◆ **What you are asked to do**
Write out all of the entries that follow, word for word, but skip the pictures.

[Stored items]
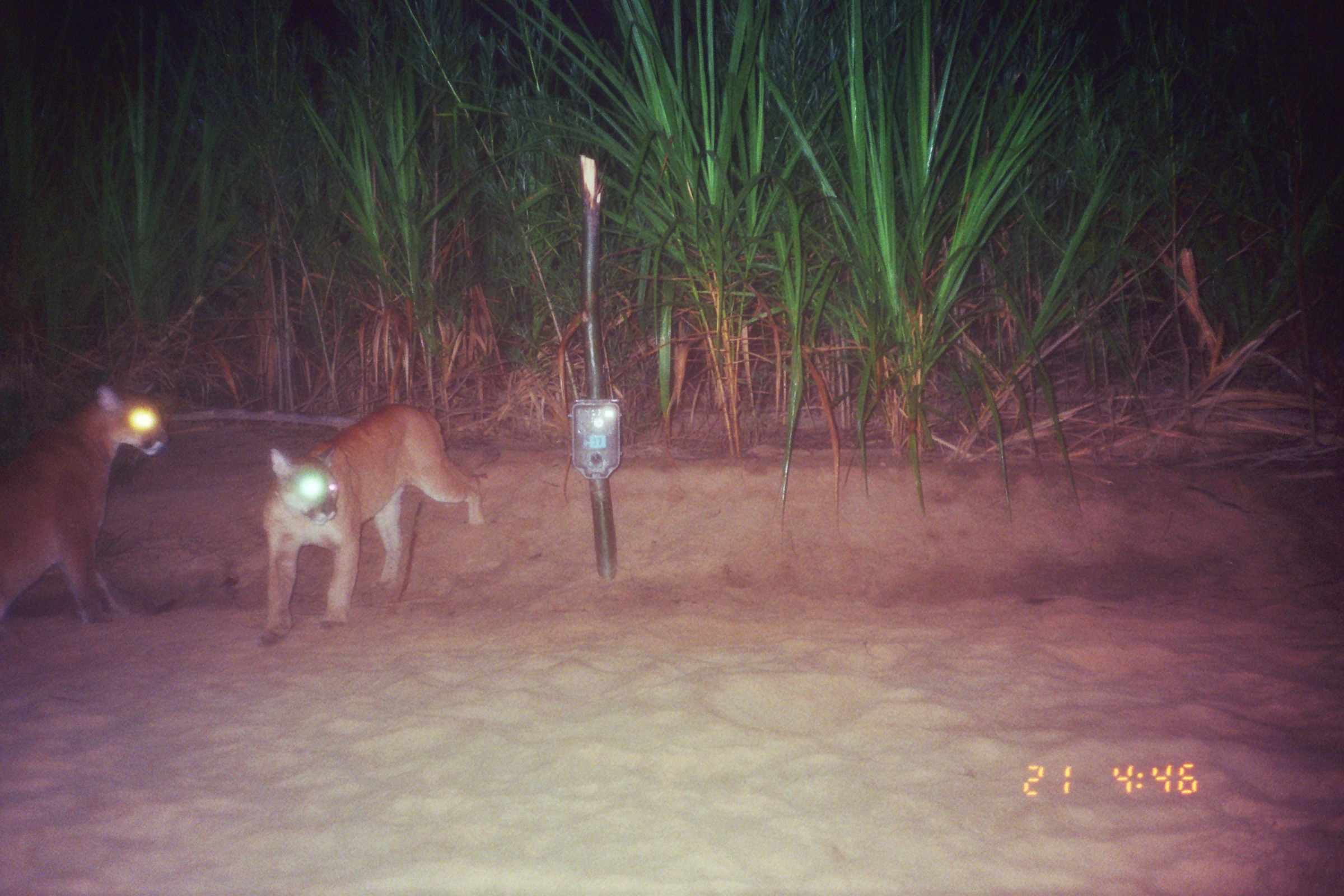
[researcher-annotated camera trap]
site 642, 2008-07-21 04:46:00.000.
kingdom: Animalia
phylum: Chordata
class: Mammalia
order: Carnivora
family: Felidae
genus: Puma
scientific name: Puma concolor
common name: mountain lion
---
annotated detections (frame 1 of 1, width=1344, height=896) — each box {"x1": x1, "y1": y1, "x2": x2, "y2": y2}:
puma concolor: {"x1": 247, "y1": 402, "x2": 483, "y2": 648}; {"x1": 1, "y1": 380, "x2": 165, "y2": 626}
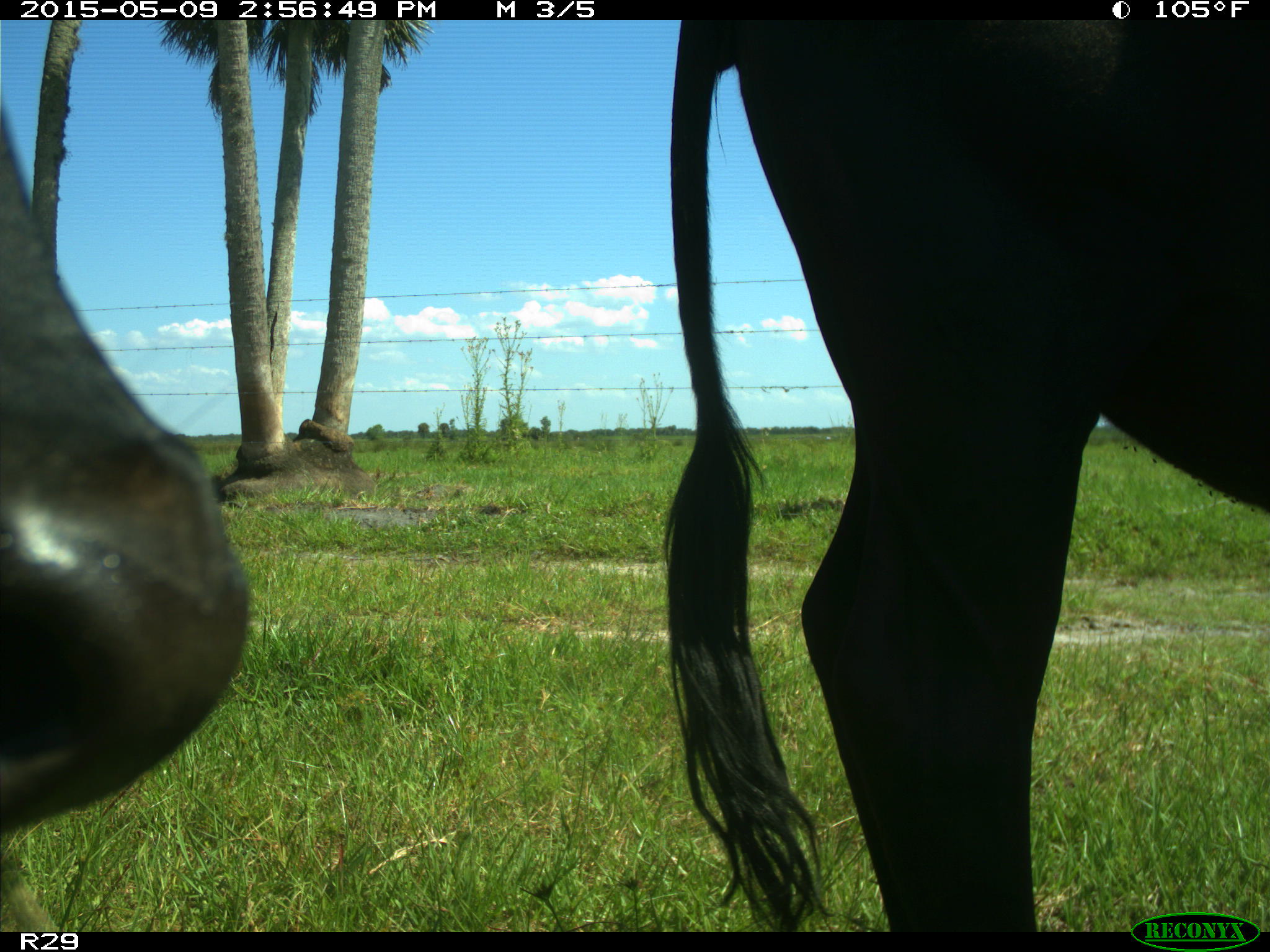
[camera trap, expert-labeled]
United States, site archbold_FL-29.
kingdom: Animalia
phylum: Chordata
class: Mammalia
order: Artiodactyla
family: Bovidae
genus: Bos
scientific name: Bos taurus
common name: domestic cow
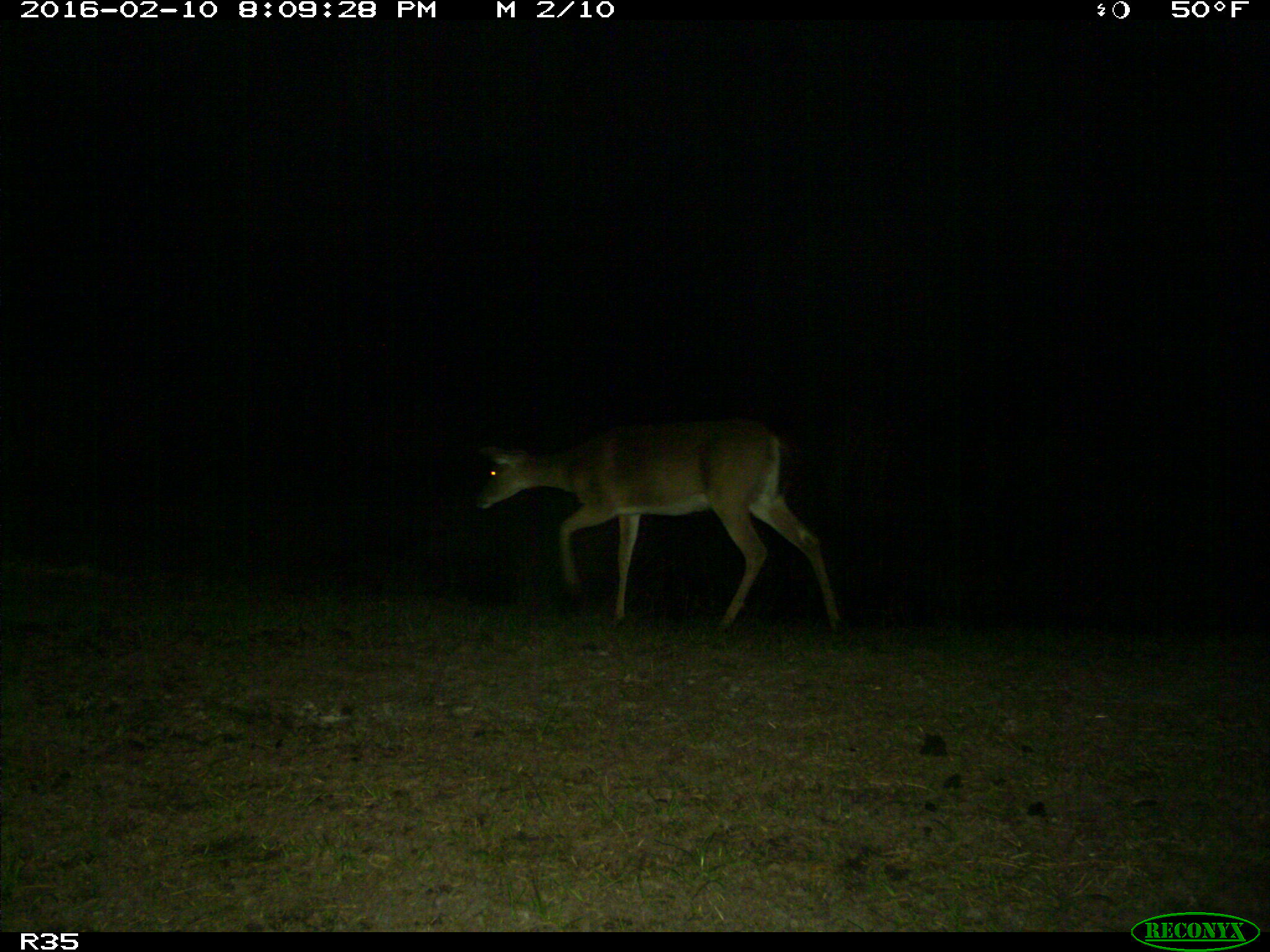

◆ **Finished exercise**
[researcher-annotated camera trap]
site 642, 2008-07-21 04:46:00.000.
kingdom: Animalia
phylum: Chordata
class: Mammalia
order: Carnivora
family: Felidae
genus: Puma
scientific name: Puma concolor
common name: mountain lion
---
annotated detections (frame 1 of 1, width=1344, height=896) — each box {"x1": x1, "y1": y1, "x2": x2, "y2": y2}:
puma concolor: {"x1": 247, "y1": 402, "x2": 483, "y2": 648}; {"x1": 1, "y1": 380, "x2": 165, "y2": 626}
[camera trap, expert-labeled]
United States, site archbold_FL-29.
kingdom: Animalia
phylum: Chordata
class: Mammalia
order: Artiodactyla
family: Bovidae
genus: Bos
scientific name: Bos taurus
common name: domestic cow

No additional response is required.